WORK TO COMPLETE →
Pull out every line in the rows below that contains the word "distance", and copy each one.

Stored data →
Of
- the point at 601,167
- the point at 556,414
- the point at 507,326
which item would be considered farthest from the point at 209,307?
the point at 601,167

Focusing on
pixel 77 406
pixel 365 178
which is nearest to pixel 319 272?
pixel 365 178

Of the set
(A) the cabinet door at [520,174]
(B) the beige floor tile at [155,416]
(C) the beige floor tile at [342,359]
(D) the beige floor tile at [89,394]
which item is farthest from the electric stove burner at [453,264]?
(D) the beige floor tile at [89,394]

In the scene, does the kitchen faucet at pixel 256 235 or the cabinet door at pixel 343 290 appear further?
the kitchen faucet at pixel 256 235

--

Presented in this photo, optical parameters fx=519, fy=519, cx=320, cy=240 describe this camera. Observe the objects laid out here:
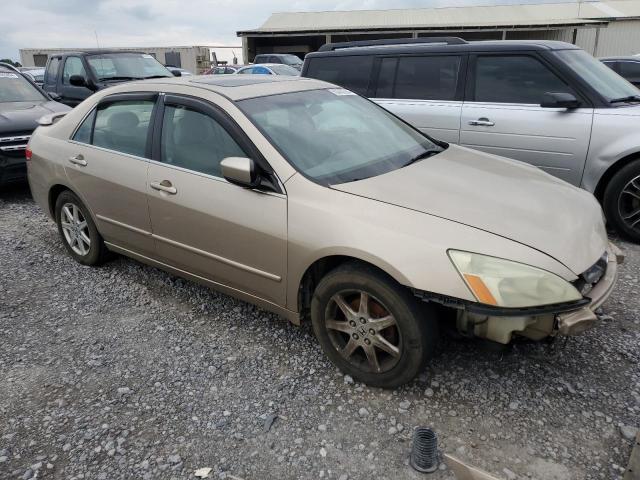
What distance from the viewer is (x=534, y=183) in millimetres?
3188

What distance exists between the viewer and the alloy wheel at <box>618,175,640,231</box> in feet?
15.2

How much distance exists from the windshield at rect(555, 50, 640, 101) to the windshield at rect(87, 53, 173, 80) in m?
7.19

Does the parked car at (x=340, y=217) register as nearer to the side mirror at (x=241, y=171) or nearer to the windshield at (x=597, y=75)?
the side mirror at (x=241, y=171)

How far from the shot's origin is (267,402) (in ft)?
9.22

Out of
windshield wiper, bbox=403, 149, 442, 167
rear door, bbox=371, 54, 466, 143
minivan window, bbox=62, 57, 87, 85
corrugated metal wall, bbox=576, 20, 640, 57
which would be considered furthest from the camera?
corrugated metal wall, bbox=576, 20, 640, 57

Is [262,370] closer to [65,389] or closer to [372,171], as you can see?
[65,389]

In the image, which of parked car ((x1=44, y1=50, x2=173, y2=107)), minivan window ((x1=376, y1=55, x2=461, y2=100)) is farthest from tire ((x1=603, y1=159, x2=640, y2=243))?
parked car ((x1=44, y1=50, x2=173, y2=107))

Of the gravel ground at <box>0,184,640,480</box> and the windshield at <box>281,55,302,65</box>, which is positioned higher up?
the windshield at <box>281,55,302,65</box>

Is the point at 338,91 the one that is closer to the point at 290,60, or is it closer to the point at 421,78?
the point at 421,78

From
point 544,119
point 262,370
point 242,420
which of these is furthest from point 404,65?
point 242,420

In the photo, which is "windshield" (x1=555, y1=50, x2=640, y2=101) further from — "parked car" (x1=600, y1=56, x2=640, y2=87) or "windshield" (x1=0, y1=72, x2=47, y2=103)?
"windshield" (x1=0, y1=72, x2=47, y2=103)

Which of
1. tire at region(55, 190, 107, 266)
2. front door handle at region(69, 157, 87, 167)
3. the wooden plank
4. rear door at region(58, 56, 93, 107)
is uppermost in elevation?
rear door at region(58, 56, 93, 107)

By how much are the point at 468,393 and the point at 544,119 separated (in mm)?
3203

RESPONSE →
What distance from the viewer is (x=534, y=183) in millimetres?
What distance exists between the viewer and the alloy wheel at <box>618,175,640,231</box> in feet?
How much distance exists from the windshield at rect(555, 50, 640, 101) to the windshield at rect(87, 53, 173, 80) in m?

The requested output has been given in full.